Write down exactly the lines from the one with "New Zealand, site" to the end of the data, first and last included, and no others.

::: Task inputs :::

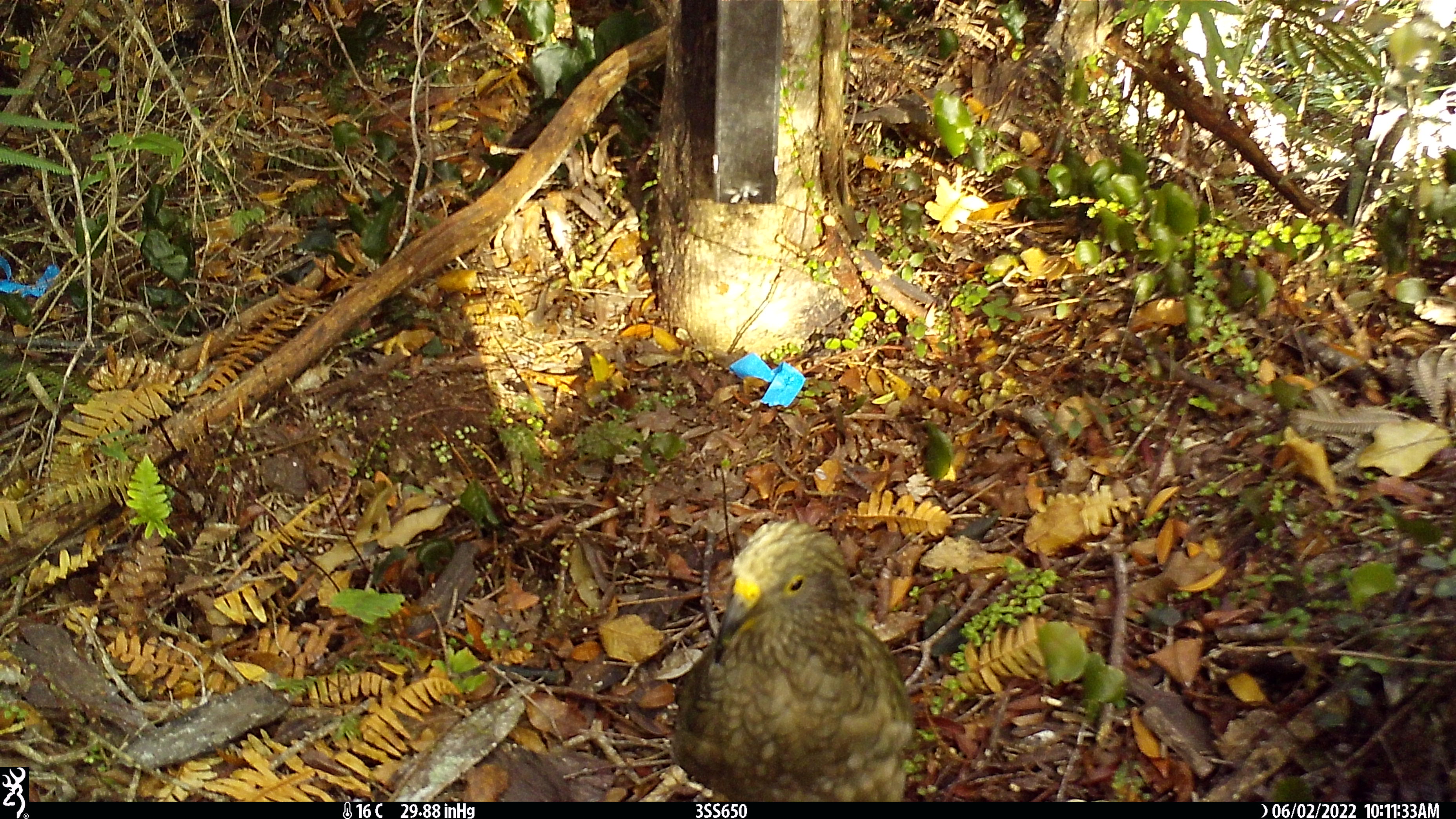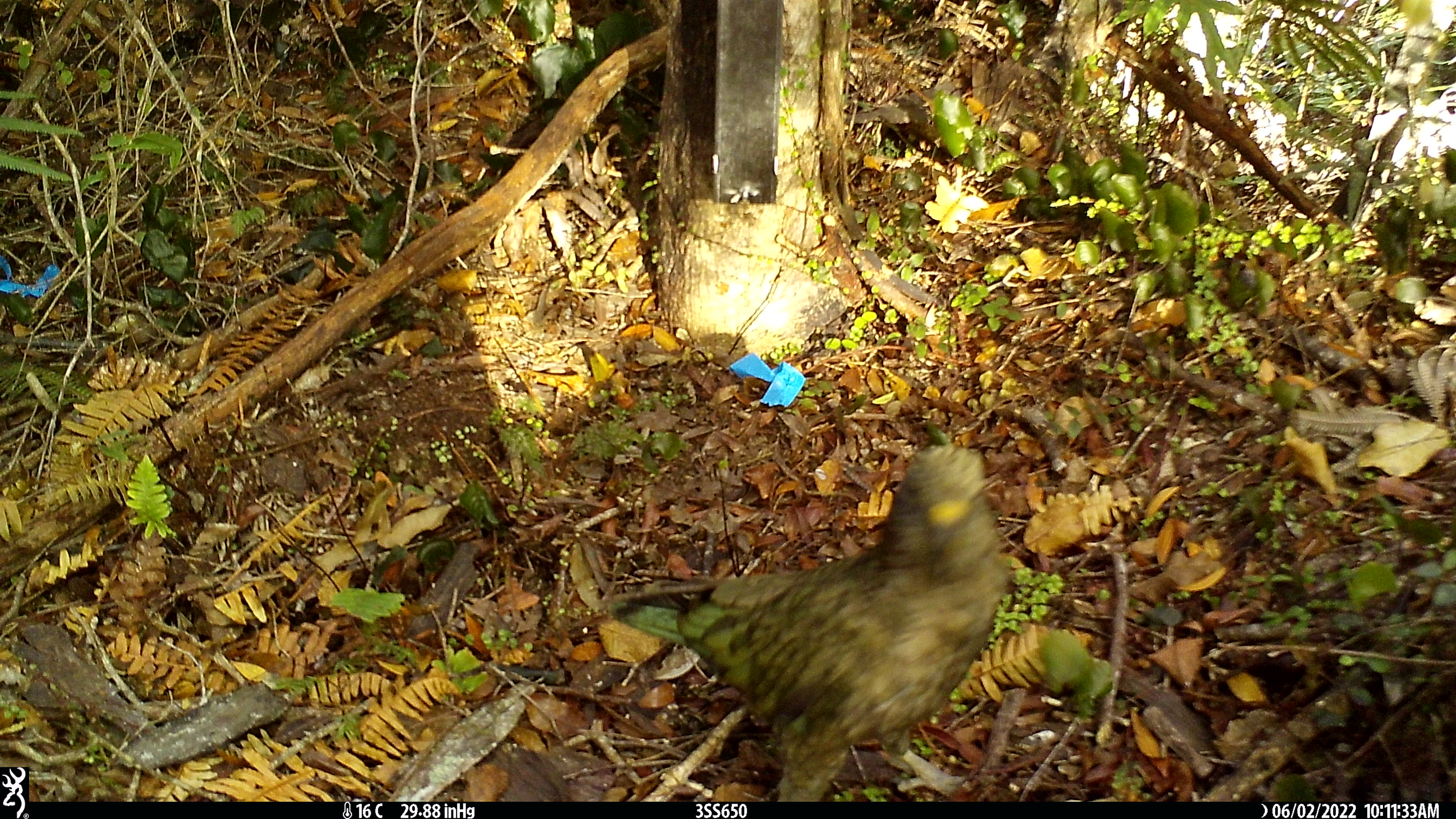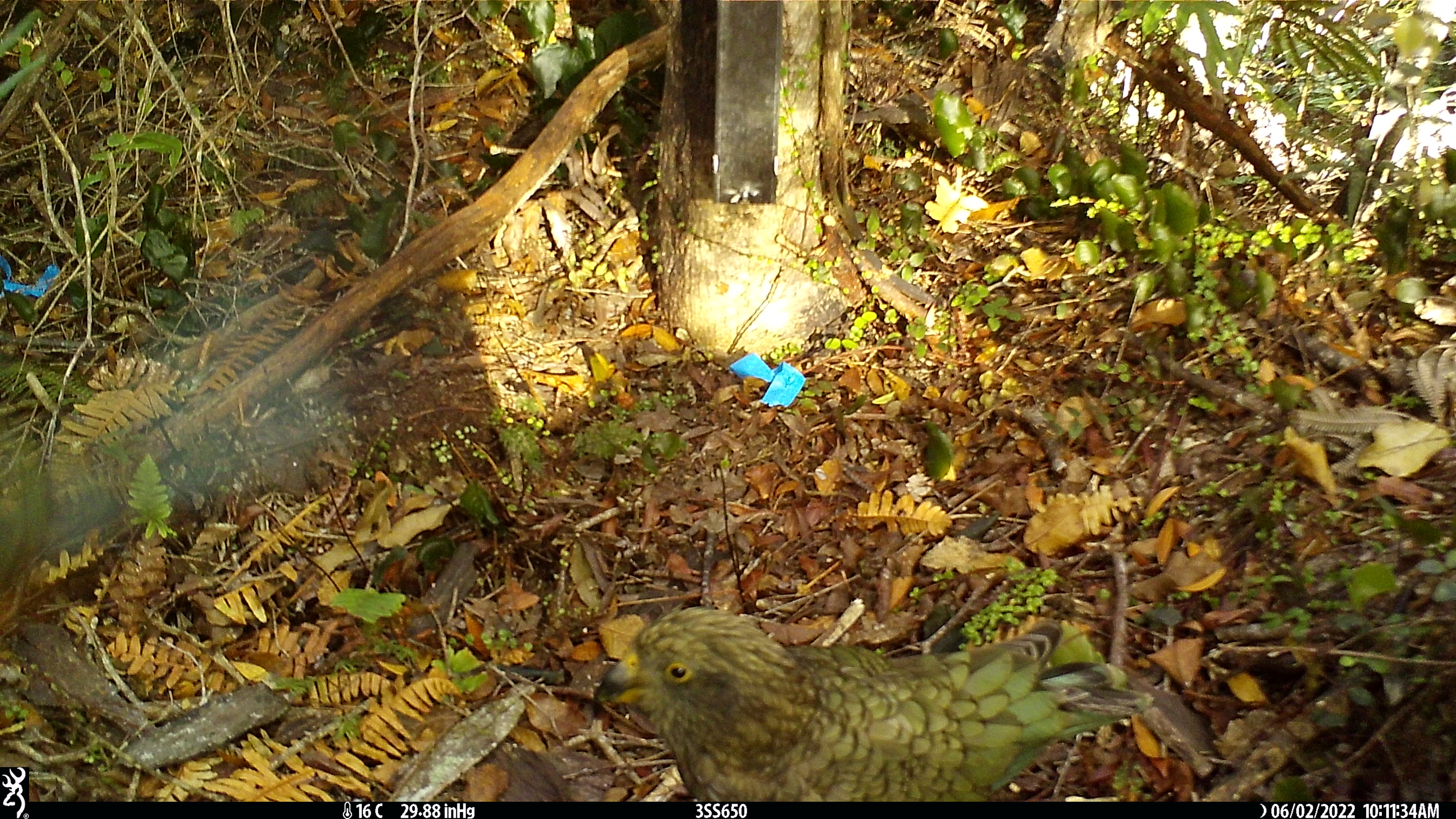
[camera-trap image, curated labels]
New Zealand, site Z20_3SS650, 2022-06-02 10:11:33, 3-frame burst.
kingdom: Animalia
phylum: Chordata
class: Aves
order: Psittaciformes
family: Strigopidae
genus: Nestor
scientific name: Nestor notabilis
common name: kea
Kea (Nestor notabilis).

:::

» **Output of the task**
New Zealand, site Z20_3SS650, 2022-06-02 10:11:33, 3-frame burst.
kingdom: Animalia
phylum: Chordata
class: Aves
order: Psittaciformes
family: Strigopidae
genus: Nestor
scientific name: Nestor notabilis
common name: kea
Kea (Nestor notabilis).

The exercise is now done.